Select each row below containing the word "distance" and copy it out in full. Case counts.

**PROVIDED RECORDS**
-*-

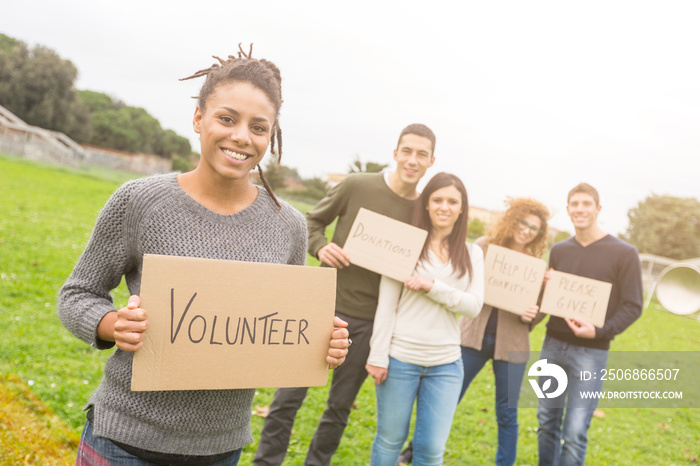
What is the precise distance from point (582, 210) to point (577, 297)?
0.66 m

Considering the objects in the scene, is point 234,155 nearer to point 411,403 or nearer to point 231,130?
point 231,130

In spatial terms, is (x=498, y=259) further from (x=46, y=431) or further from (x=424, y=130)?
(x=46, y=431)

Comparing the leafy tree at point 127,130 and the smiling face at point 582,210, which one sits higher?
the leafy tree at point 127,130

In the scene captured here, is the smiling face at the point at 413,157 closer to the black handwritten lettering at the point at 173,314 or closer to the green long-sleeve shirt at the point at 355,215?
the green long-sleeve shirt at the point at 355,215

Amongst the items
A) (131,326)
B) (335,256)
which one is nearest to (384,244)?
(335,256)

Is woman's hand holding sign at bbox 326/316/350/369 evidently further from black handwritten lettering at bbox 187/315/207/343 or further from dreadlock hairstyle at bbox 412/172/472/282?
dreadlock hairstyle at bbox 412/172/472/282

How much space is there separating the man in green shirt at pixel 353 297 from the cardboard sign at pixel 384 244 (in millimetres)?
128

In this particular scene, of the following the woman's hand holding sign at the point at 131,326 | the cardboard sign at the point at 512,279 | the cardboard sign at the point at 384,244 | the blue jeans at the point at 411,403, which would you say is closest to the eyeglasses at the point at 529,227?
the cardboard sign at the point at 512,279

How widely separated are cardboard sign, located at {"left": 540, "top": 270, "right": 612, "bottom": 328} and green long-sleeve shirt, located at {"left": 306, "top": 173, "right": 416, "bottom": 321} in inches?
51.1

-*-

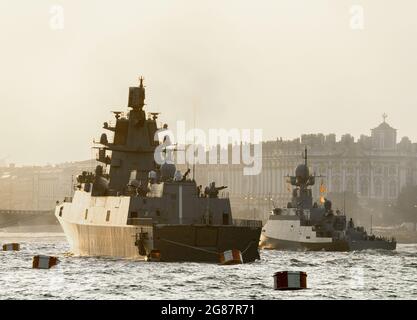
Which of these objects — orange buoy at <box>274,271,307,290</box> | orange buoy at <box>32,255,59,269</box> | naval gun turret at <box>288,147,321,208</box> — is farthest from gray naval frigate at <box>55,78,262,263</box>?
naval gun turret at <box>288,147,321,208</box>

-*-

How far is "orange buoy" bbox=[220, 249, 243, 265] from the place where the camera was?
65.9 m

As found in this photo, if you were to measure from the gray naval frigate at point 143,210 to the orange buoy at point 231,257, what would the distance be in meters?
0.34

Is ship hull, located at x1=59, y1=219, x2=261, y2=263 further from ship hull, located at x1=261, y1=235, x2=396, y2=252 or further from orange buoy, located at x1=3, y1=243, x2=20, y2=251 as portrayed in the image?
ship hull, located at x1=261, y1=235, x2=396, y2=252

-*-

**ANSWER FOR THE TASK**
What is the precise distance from point (582, 210) to point (577, 297)?
As found in this photo, if you were to measure from the gray naval frigate at point 143,210 to the orange buoy at point 231,257, what would the distance be in meters?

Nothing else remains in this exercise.